Bug 24336 - Encoding names should match what people actually call them
Summary: Encoding names should match what people actually call them
Status: RESOLVED WONTFIX
Alias: None
Product: WHATWG
Classification: Unclassified
Component: Encoding (show other bugs)
Version: unspecified
Hardware: PC Linux
: P2 normal
Target Milestone: Unsorted
Assignee: Anne
QA Contact: sideshowbarker+encodingspec
URL:
Whiteboard:
Keywords:
Depends on:
Blocks:
 
Reported: 2014-01-20 18:18 UTC by Geoffrey Sneddon
Modified: 2014-01-20 23:30 UTC (History)
2 users (show)

See Also:


Attachments

Description Geoffrey Sneddon 2014-01-20 18:18:42 UTC
http://gsnedders.html5.org/web-encoding-names/results.html shows what document.characterSet returns in current versions of browsers. Notably, Firefox and Chrome both return the uppercased names for many of these. (IE returns them all lowercase except "GB18030"; ZombieOpera returns them all lowercase)

Googling these encoding names it becomes clear that almost everyone refers to "UTF-8", "ISO-8859-n", etc. (uppercased), and as there is no interop here currently, and the proposed behaviour matches Firefox/Chrome, it would seem better to just give them their names that are in common usage.

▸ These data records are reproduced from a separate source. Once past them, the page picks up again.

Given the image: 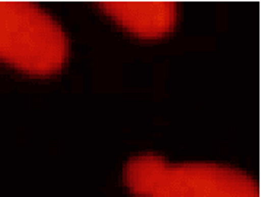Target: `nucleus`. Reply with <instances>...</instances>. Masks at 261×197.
I'll list each match as a JSON object with an SVG mask.
<instances>
[{"instance_id": "f257e3e1", "label": "nucleus", "mask_w": 261, "mask_h": 197, "mask_svg": "<svg viewBox=\"0 0 261 197\" xmlns=\"http://www.w3.org/2000/svg\"><path fill=\"white\" fill-rule=\"evenodd\" d=\"M124 183L136 197H260L257 181L232 166L168 164L159 155L130 158Z\"/></svg>"}, {"instance_id": "f03ea898", "label": "nucleus", "mask_w": 261, "mask_h": 197, "mask_svg": "<svg viewBox=\"0 0 261 197\" xmlns=\"http://www.w3.org/2000/svg\"><path fill=\"white\" fill-rule=\"evenodd\" d=\"M69 38L59 22L30 2H0V62L37 76L60 72Z\"/></svg>"}, {"instance_id": "7ed1b4c3", "label": "nucleus", "mask_w": 261, "mask_h": 197, "mask_svg": "<svg viewBox=\"0 0 261 197\" xmlns=\"http://www.w3.org/2000/svg\"><path fill=\"white\" fill-rule=\"evenodd\" d=\"M99 8L124 30L142 38L164 37L177 22V5L172 2H104Z\"/></svg>"}]
</instances>
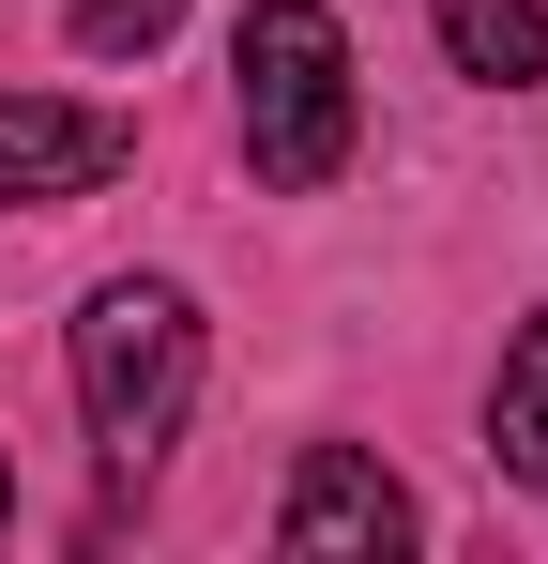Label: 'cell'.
Returning a JSON list of instances; mask_svg holds the SVG:
<instances>
[{
    "mask_svg": "<svg viewBox=\"0 0 548 564\" xmlns=\"http://www.w3.org/2000/svg\"><path fill=\"white\" fill-rule=\"evenodd\" d=\"M0 534H15V458H0Z\"/></svg>",
    "mask_w": 548,
    "mask_h": 564,
    "instance_id": "ba28073f",
    "label": "cell"
},
{
    "mask_svg": "<svg viewBox=\"0 0 548 564\" xmlns=\"http://www.w3.org/2000/svg\"><path fill=\"white\" fill-rule=\"evenodd\" d=\"M183 397H198V305H183L168 275H107L91 321H77V412H91V443H107L122 473H153L168 427H183Z\"/></svg>",
    "mask_w": 548,
    "mask_h": 564,
    "instance_id": "7a4b0ae2",
    "label": "cell"
},
{
    "mask_svg": "<svg viewBox=\"0 0 548 564\" xmlns=\"http://www.w3.org/2000/svg\"><path fill=\"white\" fill-rule=\"evenodd\" d=\"M229 77H244V153L274 198H320L351 169V31L320 0H244Z\"/></svg>",
    "mask_w": 548,
    "mask_h": 564,
    "instance_id": "6da1fadb",
    "label": "cell"
},
{
    "mask_svg": "<svg viewBox=\"0 0 548 564\" xmlns=\"http://www.w3.org/2000/svg\"><path fill=\"white\" fill-rule=\"evenodd\" d=\"M168 31H183V0H77V46H91V62H153Z\"/></svg>",
    "mask_w": 548,
    "mask_h": 564,
    "instance_id": "52a82bcc",
    "label": "cell"
},
{
    "mask_svg": "<svg viewBox=\"0 0 548 564\" xmlns=\"http://www.w3.org/2000/svg\"><path fill=\"white\" fill-rule=\"evenodd\" d=\"M487 458L548 488V321L518 336V351H503V381H487Z\"/></svg>",
    "mask_w": 548,
    "mask_h": 564,
    "instance_id": "8992f818",
    "label": "cell"
},
{
    "mask_svg": "<svg viewBox=\"0 0 548 564\" xmlns=\"http://www.w3.org/2000/svg\"><path fill=\"white\" fill-rule=\"evenodd\" d=\"M138 122L122 107H62V93H0V214H46V198L122 184Z\"/></svg>",
    "mask_w": 548,
    "mask_h": 564,
    "instance_id": "3957f363",
    "label": "cell"
},
{
    "mask_svg": "<svg viewBox=\"0 0 548 564\" xmlns=\"http://www.w3.org/2000/svg\"><path fill=\"white\" fill-rule=\"evenodd\" d=\"M442 46H457V77L534 93L548 77V0H442Z\"/></svg>",
    "mask_w": 548,
    "mask_h": 564,
    "instance_id": "5b68a950",
    "label": "cell"
},
{
    "mask_svg": "<svg viewBox=\"0 0 548 564\" xmlns=\"http://www.w3.org/2000/svg\"><path fill=\"white\" fill-rule=\"evenodd\" d=\"M427 519H412V488L381 458H351V443H320V458L289 473V503H274V550H305V564H381V550H412Z\"/></svg>",
    "mask_w": 548,
    "mask_h": 564,
    "instance_id": "277c9868",
    "label": "cell"
}]
</instances>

As such, I propose to change the names to the following (thereby changing case only):

 - UTF-8
 - IBM866
 - ISO-8859-n
 - ISO-8859-8-I
 - KOI8-R
 - KOI8-U
 - HZ-GB-2312
 - Big5
 - EUC-JP
 - ISO-2022-JP
 - Shift_JIS
 - EUC-KR
 - UTF-16BE
 - UTF-16LE
Comment 1 Anne 2014-01-20 23:30:22 UTC
I value more that now you can predict what characterSet returns. With your proposed change you need to know that windows-1252 is not spelled Windows-1252. And that gb18030 is an exception.